Kiffel moved to Southern California several years ago. He worked for CBS on “Late Show with David Letterman” as the sound effects guy in a studio underneath Letterman’s desk. Now he broadcasts out of a booth in his garage in a sunny suburb 3,000 miles away.

“Everything’s in it but a car,” he said, describing his play space.

Ask Kiffel a question and he’ll take advantage of every description the English language has to offer. He described Antczak as “part of the driving spirit” of the round table. “He’s a beautiful guy.

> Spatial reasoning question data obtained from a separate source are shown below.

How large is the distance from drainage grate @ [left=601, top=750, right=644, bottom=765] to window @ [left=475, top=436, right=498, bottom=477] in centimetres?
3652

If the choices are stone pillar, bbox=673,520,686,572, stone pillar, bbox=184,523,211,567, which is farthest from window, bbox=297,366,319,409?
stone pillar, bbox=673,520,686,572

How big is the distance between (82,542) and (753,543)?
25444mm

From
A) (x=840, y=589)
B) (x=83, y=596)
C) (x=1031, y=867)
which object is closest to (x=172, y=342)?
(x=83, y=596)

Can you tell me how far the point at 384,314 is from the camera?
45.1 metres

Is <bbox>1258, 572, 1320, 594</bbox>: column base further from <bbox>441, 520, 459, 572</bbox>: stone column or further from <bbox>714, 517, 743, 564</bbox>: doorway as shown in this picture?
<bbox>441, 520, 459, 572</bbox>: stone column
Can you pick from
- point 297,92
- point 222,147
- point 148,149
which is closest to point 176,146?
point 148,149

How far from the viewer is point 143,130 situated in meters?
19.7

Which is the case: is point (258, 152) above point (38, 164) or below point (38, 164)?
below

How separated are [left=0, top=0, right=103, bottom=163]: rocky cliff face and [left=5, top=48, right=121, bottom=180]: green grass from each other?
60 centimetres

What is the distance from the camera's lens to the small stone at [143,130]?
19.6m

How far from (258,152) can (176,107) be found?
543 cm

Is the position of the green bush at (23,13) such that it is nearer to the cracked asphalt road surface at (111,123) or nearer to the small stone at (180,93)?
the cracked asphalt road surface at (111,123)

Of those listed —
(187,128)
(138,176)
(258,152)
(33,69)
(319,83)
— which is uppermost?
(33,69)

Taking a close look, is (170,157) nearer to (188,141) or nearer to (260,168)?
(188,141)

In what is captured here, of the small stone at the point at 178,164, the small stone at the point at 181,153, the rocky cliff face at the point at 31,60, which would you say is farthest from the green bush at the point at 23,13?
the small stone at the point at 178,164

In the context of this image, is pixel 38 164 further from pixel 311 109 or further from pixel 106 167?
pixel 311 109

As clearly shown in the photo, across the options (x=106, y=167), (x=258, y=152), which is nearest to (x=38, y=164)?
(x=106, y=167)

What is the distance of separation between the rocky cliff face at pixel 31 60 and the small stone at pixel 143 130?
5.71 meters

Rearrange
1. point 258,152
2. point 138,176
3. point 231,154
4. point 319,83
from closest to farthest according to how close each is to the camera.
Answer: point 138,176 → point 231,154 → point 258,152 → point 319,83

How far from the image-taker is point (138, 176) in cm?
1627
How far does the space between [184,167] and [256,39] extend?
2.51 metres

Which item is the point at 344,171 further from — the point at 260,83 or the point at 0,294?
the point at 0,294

He levels a discussion from peaks and valleys to a smooth place.”

Kiffel describes the rest of the round table as a “bountiful buffet of humans.”

Antczak, who works as a cameraman on TV shows, is more to the point but shares his friend’s sentiments on the group, which includes people not in the CV Radio Club.

“It’s a way to use our hobby, to use the connections we have with each other. Not just the hams but the wives and husbands and children we’ve gotten to know,” he said.

Both men said they don’t know what will happen to the group when society gets back to normal. Politicians and media like to use the term “new normal,” and maybe continuing the round table will be exactly that for these hams.

“When things get back to normal a number of people who participate won’t be able to because they have to go to work,” Antczak said. “I would like to continue because it’s a good social activity.”

“The future is uncertain,” Kiffel said. “We started this for people to exhale in the mornings … I can’t say. There’s too much future to predict, and I can’t predict any of it.”